Neural Networks: Learning and Classification

Last modified: May 07, 2019

This article is written in: 🇺🇸

Neural Networks: Learning and Classification

Neural networks, a core algorithm in machine learning, draw inspiration from the human brain's structure and function. They consist of layers containing interconnected nodes (neurons), each designed to perform specific computational tasks. Neural networks can tackle various classification problems, such as binary and multi-class classifications. The efficacy of these networks is enhanced through the adjustment of their parameters, guided by a cost function that quantifies the deviation between predictions and actual values.

Classification Problems in Neural Networks

Training Set Representation: Typically represented as ${(x^1, y^1), (x^2, y^2), ..., (x^n, y^n)}$, where $x^i$ is the $i^{th}$ input and $y^i$ is the corresponding target output.
$L$: Total number of layers in the network.
$s_l$: Number of units (excluding the bias unit) in layer $l$.

Example Network Architecture

Example of Multi-Layer Neural Network

In the illustrated network:

There are 4 layers ($L=4$).
The first layer ($s_1$) has 3 units.
The second and third layers ($s_2$, $s_3$) each have 5 units.
The fourth layer ($s_4$) has 4 units.

Binary Classification

In binary classification, the neural network predicts a single output which can take one of two possible values (often represented as 0 or 1). Characteristics of binary classification in neural networks include:

Single Output Node: The final layer produces a real number value, interpreted as a probability or classification decision.

===

Stated goal 1 »
From the neural networks article, list every layer of the illustrated example network, each with its number of units.
Stated goal 2 »
Answer these questions from the neural networks article:
(a) What guides the adjustment of a network's parameters?
(b) What does s_l denote?
(c) In binary classification, which two values often represent the possible outputs?

===

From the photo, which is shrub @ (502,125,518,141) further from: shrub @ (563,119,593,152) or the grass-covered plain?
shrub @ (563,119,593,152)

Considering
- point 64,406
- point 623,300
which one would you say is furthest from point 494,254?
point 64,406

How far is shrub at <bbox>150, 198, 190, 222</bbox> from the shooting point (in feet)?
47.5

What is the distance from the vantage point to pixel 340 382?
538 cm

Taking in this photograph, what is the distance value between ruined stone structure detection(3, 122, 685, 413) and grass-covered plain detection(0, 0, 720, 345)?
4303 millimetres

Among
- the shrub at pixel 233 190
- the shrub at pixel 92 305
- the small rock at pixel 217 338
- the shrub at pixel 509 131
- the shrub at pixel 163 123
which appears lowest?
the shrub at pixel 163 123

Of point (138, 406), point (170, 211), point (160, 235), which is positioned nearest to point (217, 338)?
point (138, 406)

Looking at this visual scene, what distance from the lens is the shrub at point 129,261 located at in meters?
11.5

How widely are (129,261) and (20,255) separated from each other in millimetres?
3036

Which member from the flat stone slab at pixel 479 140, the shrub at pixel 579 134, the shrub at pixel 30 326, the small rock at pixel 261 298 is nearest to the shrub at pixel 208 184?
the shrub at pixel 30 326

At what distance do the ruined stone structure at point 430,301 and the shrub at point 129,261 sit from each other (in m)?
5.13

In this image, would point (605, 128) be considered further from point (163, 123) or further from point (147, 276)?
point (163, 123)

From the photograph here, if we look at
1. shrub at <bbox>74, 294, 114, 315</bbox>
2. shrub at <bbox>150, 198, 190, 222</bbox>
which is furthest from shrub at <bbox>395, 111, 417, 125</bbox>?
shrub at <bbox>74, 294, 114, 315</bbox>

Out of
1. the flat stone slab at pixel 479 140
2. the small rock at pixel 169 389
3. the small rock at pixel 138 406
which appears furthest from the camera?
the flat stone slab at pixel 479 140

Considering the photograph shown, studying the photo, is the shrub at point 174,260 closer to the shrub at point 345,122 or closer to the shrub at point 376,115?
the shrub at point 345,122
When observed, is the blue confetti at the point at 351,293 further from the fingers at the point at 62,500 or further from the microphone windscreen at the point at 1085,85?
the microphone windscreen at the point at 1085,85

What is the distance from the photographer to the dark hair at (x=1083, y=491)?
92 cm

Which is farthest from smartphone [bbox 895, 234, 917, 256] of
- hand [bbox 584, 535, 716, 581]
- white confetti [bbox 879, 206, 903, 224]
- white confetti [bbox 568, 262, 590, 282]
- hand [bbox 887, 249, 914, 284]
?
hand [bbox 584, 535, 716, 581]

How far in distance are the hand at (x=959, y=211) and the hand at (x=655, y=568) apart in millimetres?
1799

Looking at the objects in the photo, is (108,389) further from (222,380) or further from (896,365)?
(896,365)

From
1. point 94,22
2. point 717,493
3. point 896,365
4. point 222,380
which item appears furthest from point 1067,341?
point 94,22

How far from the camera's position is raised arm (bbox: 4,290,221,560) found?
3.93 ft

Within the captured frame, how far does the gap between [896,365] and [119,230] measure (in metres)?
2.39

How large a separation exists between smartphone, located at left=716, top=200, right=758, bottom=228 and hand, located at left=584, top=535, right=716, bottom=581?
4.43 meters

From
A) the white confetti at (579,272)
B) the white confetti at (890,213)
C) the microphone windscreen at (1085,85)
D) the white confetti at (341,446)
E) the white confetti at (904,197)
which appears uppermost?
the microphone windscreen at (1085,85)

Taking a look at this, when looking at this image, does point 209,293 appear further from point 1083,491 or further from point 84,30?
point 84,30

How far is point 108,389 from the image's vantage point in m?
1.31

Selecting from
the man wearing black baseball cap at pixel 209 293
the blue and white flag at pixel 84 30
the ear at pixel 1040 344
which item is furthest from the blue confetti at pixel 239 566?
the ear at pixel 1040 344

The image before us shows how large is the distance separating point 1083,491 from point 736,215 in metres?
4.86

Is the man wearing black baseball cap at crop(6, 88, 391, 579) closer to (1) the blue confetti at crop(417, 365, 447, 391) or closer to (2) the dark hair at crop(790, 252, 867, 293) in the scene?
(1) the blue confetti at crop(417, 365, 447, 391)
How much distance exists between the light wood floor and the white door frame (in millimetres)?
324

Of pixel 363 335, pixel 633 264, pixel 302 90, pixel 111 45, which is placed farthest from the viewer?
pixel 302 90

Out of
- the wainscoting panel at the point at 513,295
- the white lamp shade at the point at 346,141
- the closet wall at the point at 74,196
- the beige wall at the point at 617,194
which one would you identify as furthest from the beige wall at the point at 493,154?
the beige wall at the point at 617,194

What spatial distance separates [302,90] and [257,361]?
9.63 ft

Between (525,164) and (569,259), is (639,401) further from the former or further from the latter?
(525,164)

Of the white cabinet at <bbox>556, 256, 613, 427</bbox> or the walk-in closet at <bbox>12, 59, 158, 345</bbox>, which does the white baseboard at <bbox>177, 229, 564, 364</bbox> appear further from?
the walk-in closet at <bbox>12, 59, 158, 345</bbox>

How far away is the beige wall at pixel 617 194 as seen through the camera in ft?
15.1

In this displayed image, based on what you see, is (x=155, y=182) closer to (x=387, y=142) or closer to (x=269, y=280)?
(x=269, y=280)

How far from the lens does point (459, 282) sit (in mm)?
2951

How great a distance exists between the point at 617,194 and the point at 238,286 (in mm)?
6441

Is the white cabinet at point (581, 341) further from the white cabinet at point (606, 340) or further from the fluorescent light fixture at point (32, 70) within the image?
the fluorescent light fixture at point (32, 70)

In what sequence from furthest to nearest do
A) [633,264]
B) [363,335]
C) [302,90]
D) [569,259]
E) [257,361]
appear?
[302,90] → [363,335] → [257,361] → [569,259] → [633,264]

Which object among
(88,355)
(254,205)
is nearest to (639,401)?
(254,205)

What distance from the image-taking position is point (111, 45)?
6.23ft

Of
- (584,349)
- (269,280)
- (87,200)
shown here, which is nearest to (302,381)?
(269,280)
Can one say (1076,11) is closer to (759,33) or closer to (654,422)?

===

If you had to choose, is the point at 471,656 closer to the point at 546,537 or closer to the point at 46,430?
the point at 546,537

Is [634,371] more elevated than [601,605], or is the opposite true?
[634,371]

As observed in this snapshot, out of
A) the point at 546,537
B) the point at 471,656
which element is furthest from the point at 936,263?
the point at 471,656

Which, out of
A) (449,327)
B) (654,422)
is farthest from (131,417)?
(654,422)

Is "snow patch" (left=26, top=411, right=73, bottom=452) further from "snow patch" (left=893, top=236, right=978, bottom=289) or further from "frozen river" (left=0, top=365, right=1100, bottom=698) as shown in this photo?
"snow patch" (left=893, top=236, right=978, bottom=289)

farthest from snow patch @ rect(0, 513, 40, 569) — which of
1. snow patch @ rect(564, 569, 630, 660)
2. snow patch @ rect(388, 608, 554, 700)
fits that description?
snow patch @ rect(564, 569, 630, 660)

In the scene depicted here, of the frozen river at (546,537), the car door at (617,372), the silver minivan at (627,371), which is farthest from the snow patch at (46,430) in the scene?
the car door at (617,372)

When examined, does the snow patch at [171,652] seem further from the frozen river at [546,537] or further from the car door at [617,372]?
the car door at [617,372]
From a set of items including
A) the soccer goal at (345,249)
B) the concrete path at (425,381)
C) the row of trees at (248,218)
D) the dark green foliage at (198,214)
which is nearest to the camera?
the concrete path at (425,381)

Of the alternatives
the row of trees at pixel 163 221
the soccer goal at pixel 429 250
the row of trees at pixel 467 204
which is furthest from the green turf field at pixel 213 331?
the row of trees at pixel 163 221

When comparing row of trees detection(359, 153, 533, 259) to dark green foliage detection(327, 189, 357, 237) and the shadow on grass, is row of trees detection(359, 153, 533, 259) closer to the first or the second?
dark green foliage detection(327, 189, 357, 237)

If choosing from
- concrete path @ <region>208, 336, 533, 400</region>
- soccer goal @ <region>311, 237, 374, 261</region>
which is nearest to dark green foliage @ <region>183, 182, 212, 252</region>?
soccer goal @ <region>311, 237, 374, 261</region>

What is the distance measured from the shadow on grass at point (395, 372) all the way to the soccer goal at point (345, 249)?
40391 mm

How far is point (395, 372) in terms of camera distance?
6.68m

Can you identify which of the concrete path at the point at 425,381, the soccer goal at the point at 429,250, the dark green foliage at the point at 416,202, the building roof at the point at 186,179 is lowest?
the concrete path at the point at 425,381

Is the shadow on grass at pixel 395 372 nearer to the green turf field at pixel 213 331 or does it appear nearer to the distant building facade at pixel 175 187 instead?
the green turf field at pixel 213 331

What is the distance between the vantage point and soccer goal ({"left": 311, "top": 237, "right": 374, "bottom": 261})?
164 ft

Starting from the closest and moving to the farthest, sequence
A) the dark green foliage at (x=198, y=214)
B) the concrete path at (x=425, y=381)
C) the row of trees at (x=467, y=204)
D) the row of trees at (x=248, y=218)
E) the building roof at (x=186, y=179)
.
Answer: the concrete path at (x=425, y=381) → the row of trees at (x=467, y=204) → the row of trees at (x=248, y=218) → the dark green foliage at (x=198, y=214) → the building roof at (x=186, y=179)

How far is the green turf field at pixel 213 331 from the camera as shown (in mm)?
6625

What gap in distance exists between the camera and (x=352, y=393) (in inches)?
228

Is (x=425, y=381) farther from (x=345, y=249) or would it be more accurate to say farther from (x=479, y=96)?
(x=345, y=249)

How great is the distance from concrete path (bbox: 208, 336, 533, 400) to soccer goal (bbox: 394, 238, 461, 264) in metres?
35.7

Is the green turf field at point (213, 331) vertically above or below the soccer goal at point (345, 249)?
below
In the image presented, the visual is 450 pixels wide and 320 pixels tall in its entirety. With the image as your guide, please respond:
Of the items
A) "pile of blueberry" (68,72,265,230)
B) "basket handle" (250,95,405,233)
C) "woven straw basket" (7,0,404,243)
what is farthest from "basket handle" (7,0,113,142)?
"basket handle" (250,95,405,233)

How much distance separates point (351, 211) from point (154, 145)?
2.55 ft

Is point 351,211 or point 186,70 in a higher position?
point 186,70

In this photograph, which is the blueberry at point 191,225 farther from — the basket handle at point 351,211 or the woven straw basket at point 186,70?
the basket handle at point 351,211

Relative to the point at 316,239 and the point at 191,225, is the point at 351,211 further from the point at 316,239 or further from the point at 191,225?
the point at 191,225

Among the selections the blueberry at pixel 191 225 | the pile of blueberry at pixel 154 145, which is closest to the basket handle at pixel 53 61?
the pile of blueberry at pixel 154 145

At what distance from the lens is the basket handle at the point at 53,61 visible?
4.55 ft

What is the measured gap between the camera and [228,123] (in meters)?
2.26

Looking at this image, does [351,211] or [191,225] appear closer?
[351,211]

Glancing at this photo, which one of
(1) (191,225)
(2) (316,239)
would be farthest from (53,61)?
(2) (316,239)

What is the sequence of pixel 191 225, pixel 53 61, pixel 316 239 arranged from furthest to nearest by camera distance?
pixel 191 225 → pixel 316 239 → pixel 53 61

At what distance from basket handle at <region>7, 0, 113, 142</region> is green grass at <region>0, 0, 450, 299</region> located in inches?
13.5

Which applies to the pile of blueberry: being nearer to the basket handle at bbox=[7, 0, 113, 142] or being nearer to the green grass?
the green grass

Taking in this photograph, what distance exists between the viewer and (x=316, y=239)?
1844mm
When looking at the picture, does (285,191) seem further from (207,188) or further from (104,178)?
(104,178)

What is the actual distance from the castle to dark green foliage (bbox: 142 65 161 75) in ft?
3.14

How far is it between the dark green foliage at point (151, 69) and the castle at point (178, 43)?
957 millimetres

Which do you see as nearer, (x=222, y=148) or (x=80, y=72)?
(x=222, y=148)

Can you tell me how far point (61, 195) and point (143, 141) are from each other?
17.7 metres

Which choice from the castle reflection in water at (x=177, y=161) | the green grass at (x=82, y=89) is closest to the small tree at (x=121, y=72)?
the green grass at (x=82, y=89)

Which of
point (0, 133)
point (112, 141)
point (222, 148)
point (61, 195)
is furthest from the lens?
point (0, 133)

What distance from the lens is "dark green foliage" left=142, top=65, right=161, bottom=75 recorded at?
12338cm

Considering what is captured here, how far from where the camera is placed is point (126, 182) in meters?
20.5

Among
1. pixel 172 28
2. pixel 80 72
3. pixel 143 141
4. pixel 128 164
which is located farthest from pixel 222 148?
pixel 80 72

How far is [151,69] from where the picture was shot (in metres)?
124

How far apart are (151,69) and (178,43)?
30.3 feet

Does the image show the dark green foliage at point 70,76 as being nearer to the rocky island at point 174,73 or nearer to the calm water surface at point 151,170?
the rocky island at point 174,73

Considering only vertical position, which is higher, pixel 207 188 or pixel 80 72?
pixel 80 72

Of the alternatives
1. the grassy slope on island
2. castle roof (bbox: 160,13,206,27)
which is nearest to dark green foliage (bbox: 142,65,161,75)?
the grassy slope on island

===

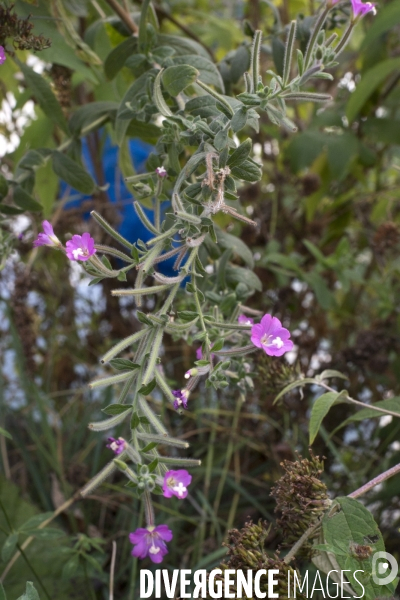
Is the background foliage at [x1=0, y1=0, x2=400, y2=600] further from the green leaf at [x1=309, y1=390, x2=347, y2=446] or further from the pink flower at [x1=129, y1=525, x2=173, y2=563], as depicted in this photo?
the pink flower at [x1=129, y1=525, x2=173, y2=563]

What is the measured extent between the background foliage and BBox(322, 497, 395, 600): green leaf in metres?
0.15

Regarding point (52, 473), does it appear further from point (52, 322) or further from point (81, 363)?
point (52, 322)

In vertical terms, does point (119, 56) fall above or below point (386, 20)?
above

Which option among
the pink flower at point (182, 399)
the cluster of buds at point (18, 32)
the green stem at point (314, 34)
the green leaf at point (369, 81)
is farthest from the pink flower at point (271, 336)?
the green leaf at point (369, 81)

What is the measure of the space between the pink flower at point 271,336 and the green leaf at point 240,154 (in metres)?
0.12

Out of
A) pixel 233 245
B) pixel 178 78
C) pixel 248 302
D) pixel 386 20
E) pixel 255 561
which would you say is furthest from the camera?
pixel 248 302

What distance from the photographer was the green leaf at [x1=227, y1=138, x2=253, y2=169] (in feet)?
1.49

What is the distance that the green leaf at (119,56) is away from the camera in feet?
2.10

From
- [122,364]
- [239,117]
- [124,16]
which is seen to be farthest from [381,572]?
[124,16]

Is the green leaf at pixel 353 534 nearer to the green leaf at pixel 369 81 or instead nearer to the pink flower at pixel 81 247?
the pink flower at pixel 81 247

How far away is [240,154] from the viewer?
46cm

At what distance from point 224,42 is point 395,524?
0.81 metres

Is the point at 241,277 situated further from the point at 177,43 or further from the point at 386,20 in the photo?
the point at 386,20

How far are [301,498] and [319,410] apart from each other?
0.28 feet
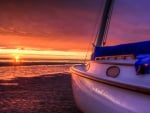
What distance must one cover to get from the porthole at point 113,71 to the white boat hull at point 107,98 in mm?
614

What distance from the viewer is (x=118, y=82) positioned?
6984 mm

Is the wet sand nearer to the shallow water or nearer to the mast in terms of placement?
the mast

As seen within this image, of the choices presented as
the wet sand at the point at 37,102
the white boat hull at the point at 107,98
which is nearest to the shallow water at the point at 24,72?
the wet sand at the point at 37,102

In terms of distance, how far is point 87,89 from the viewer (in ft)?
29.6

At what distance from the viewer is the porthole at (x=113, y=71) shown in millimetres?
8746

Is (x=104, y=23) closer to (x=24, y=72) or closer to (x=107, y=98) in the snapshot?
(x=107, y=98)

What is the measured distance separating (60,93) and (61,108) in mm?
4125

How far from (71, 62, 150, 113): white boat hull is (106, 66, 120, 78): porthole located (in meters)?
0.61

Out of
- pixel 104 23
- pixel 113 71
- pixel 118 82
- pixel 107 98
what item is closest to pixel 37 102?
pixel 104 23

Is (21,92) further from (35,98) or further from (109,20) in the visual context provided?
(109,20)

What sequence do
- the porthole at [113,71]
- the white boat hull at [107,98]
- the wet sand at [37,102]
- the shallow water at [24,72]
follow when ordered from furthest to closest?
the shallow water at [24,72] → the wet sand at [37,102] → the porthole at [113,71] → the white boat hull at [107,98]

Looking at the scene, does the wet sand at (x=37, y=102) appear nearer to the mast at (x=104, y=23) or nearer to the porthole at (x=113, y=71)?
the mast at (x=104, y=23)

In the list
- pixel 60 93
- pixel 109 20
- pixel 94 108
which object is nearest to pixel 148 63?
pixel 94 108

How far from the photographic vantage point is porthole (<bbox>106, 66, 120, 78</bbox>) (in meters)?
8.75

===

Task solution 1 »
First layer: 3 units
Second layer: 5 units
Third layer: 5 units
Fourth layer: 4 units

Task solution 2 »
(a) A cost function that quantifies the deviation between predictions and actual values.
(b) The number of units in layer l, excluding the bias unit.
(c) 0 and 1.